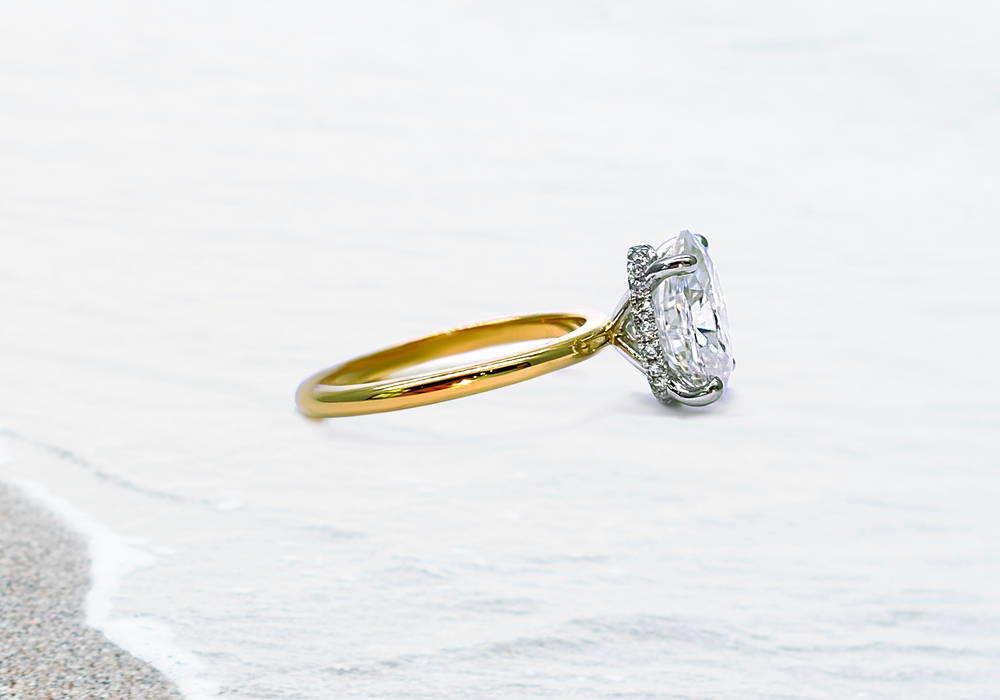 1 carat yellow gold solitaire with hidden halo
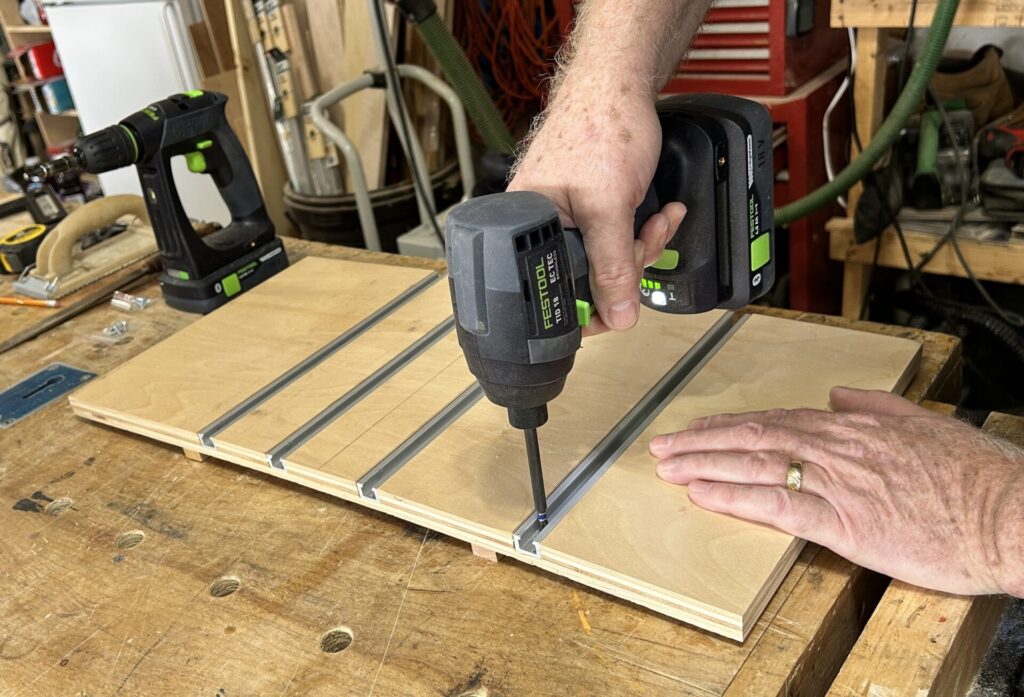 Screw the T-track into the dadoes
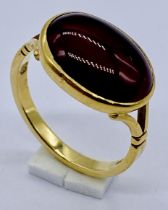 An 18ct gold ring set with a cabochon garnet, size L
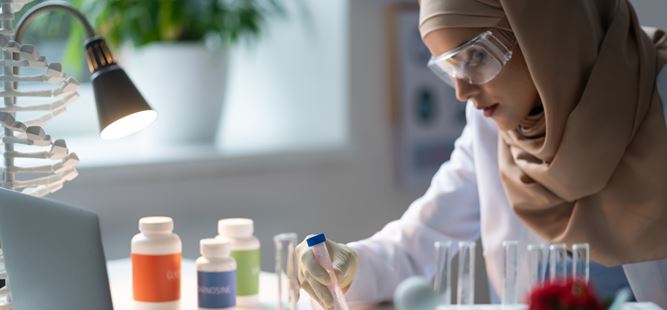 A young scientist wearing a headscarf and safety goggles working in a lab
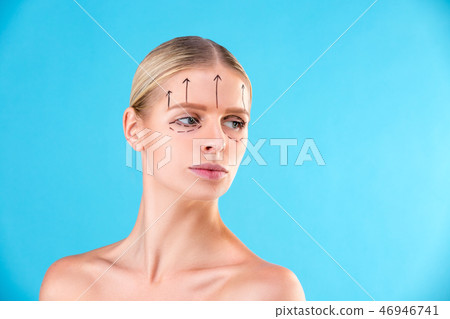 Beautiful Woman Face. Beauty Portrait of young woman blond, painted lines on the face for cosmetic Beautiful Woman Face. Beauty Portrait of young woman blond, painted lines on the face for cosmetic 46946741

What is required:
Drop the images and repeat the data exactly.

Task response:
 1 carat yellow gold solitaire with hidden halo
 Screw the T-track into the dadoes
 An 18ct gold ring set with a cabochon garnet, size L
 A young scientist wearing a headscarf and safety goggles working in a lab
 Beautiful Woman Face. Beauty Portrait of young woman blond, painted lines on the face for cosmetic Beautiful Woman Face. Beauty Portrait of young woman blond, painted lines on the face for cosmetic 46946741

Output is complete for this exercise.